A group of German lawmakers has been blocked from visiting troops stationed at Turkey’s İncirlik air base, officials said on Monday, a move that could reignite a row between the NATO allies over Berlin’s access to the base.

The lawmakers were denied a visit to the base as it was not deemed appropriate at this time, sources in Turkey’s foreign ministry told Reuters, without elaborating. Some 250 German troops are stationed at İncirlik as part of the fight against Islamic State of Iraq and the Levant (ISIL) in neighboring Syria, according to the German armed forces.

A spokesman for the German foreign minister said it was “completely unacceptable” for Turkey to keep German lawmakers from visiting their own soldiers.

“A visit by lawmakers must be made possible,” Martin Schaefer said, adding that Foreign Minister Sigmar Gabriel would raise the issue with colleagues from other NATO governments in Washington on Tuesday.

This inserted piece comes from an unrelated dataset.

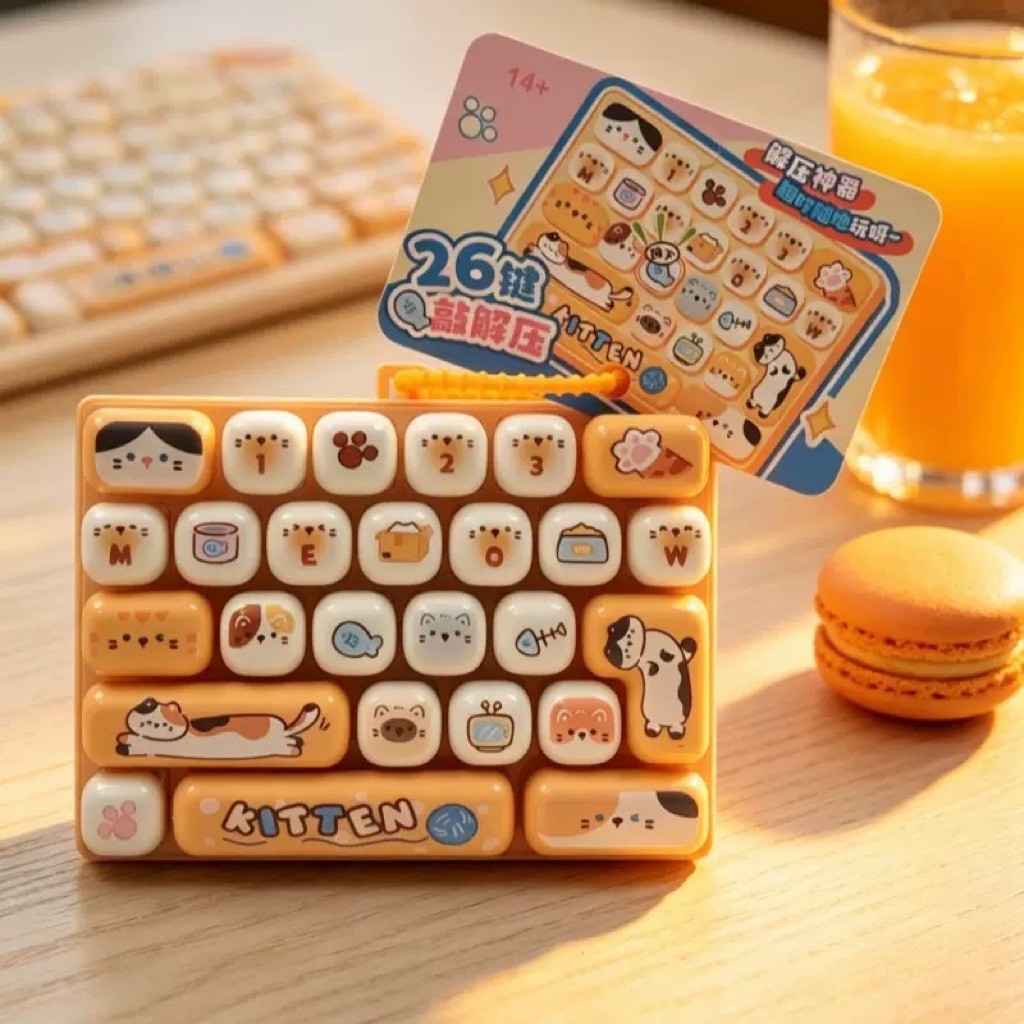 Bàn Phím Fidget 26 Nút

German government spokesman Stefan Seibert said Berlin would consider alternative places to station the soldiers.

Relations between the NATO allies were strained in the run-up to Turkey’s April 16 referendum, when Germany banned Turkish politicians from addressing rallies of expatriate Turks, citing public safety concerns.

President Recep Tayyip Erdoğan accused Berlin of “Nazi-like” tactics. A narrow majority of Turks backed the referendum to change the constitution and grant Erdogan sweeping executive powers. Germany and other Western allies have voiced concern about what they fear is growing authoritarianism in Turkey.

Last year Turkey banned German lawmakers from visiting the base for months in response to a resolution in the General parliament declaring the 1915 massacre of Armenians by Ottoman forces a genocide, a term Ankara rejects.